SandraDodd.com/instinct
photo by Holly Dodd
__

Friday, October 15, 2021

Love; generosity; a haven


Wash dishes because you want to. What would make you want to? Love. Generosity. A desire to have an available kitchen, a clean slate, a fresh canvas. The wish to do something simple and kind for yourself and others. The wish to keep peace in your house. The preference of singing and feeling warm soapy water over accusations and threats and tears. The intention to build loving relationships rather than antagonism. The hope to make a haven of your home, rather than a dangerous trap everyone would love to escape.

from page 201 of The Big Book of Unschooling (page 177 of the older edition)
related ideas online: Serving Others as a Gift
photo by Colleen Paeff

Tuesday, October 5, 2021

Let go; relax

Leah Rose:

Sandra wrote: "They need to STOP battling, STOP fighting, STOP struggling."

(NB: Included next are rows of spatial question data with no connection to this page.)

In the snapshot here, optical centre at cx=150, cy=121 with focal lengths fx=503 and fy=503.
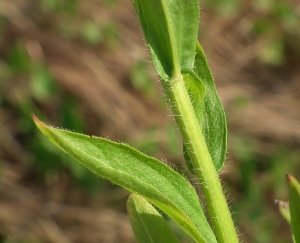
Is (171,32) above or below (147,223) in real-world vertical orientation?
above

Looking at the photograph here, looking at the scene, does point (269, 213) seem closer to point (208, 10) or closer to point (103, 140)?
point (208, 10)

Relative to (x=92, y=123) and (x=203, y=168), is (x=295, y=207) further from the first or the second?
(x=92, y=123)

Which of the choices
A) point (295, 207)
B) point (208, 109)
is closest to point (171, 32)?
point (208, 109)

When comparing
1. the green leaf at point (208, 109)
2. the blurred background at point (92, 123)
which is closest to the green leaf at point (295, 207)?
the green leaf at point (208, 109)

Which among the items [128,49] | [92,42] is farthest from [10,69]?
[128,49]

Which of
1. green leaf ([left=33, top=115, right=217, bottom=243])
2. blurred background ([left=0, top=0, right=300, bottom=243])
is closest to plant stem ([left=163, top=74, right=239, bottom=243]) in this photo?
green leaf ([left=33, top=115, right=217, bottom=243])
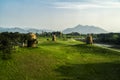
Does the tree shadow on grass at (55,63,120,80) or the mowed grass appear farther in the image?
the mowed grass

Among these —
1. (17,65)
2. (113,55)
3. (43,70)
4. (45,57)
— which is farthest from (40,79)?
(113,55)

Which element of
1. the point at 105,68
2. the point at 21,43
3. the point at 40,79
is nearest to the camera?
the point at 40,79

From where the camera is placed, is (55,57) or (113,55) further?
(113,55)

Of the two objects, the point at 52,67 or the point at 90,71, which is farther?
the point at 52,67

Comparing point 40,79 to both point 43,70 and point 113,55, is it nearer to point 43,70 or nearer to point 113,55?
point 43,70

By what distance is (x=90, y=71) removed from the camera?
41125 mm

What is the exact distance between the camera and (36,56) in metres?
48.4

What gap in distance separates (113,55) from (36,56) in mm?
18533

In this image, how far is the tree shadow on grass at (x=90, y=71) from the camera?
37.7 meters

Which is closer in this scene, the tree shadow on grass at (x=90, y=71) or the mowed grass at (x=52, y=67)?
the tree shadow on grass at (x=90, y=71)

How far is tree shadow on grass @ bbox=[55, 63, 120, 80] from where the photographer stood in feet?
124

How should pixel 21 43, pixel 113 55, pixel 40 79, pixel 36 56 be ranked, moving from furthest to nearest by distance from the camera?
pixel 21 43
pixel 113 55
pixel 36 56
pixel 40 79

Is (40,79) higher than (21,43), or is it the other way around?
(21,43)

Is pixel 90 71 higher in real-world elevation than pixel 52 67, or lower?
lower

This has been such an incredibly powerful, empowering concept for me. It's a total turn around from the way I grew up thinking, from the way we think and speak in Western culture. But I have made the greatest strides in my own deschooling by learning to notice when I feel myself "struggling," and to Stop! Then I can choose to let go, to relax about the disparity between what I want and what is. And what I have discovered is that that conscious mental shift releases the energy I need to step forward mindfully into the moment...and then that moment becomes, itself, a step towards what I want, away from what I don't want.